Thursday 9 April 2015

Of Pretentious Writing

A good piece of writing for me is anything that doesn't portray its author as something he or she is not. If you are a racist bigot and your book defends racism, I might not read your book, but I would be okay with it existing. On the other hand, if you write a an intelligent sounding treatise on curbing racism, there will be undercurrents of shallowness in your writing that will annoy the heck out of the reader.

Such books are the advertising world equivalents of fairness cream commercials which ask women to develop confidence by telling them that their natural complexion is ugly. 

And then there is funniness in false pretenses. There are writers who think they are writing an original thriller but eventually end up writing the most generic piece of work ever. There would be a hero, a sidekick, a crisis, a mystery and in the end it will all unfold not so shockingly. Some of course do not have any pretenses about their writing and that helps but, some writers use superlatives for their own hero. Every silly observation by their detective is a 'work of genius', every silly twist is 'so shocking!' For me, the superlatives are very close to self-praise and should be done away with.
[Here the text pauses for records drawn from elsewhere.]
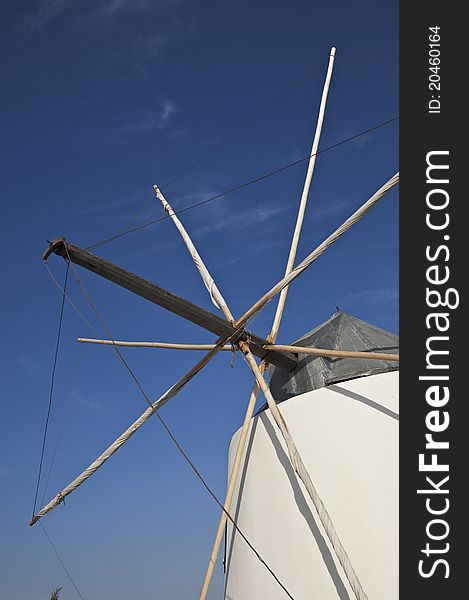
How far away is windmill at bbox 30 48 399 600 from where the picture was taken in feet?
17.7

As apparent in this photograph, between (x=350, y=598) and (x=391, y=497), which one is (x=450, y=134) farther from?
(x=350, y=598)

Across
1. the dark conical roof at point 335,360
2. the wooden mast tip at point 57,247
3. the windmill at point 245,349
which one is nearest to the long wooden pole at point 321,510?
the windmill at point 245,349

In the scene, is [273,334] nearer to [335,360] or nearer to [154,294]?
[335,360]

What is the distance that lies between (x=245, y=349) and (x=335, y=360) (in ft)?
3.13

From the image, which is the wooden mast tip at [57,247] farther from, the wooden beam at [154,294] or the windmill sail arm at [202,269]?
the windmill sail arm at [202,269]

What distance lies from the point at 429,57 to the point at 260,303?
9.14 ft

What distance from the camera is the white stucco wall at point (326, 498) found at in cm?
514

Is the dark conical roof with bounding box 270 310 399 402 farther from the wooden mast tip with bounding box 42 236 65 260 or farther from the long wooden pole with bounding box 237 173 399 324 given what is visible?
the wooden mast tip with bounding box 42 236 65 260

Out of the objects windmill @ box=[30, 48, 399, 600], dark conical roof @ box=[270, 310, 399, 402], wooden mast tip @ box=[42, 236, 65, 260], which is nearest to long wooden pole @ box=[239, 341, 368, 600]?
windmill @ box=[30, 48, 399, 600]

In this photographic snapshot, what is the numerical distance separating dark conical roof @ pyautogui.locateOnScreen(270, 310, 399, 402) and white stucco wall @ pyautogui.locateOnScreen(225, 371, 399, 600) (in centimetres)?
47

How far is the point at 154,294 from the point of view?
6020 mm

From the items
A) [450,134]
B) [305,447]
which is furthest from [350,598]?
[450,134]

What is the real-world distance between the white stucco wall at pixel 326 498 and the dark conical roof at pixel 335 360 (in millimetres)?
466

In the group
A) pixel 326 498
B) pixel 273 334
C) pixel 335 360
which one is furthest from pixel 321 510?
pixel 273 334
In literary novels, there is a different kind of pretentiousness. The author tries to deviate from the topic as much as possible. There should be no plot and every character must have a background story. Sometimes, this ends up creating a very confusing picture. A grandpa character who could just have been a happy dude becomes an elderly figure who hates cats because he loved his son too much who abandoned him and his name rhymed with the name of a neighbourhood cat. It is also implied that the grandpa actually loves cats. Such entanglements create conflicted instead of complex characters. Also, in literary novels you have to describe every flower that is on the roadside. Attention to detail is good but, as soon as it seems unnecessary or forced, it turns nauseating. Unless your protagonist is a wine-sniffing, poet-cum-botanist, why would he be interested in the scientific names of the yellow flowers he saw once on his way to work? Keep it real.

Then there is the generalizing kind of writing. People feel a certain way and then they make a label out of it and paste on the world. People who are not comfortable in their skin try to make it a social issue. If no one talks to you, it is not because you're dark, fat or short. Yes, world is unfair but, not everything needs to be turned into a campaign. Sometimes instead of posting a one page status update on Facebook about how you feel women should not be judged on the basis of looks, you should just be thankful that the jerks who just see women as pieces of meat are not after you. Good people gravitate toward good people. Bad people attract needy pretentious people. It is that simple.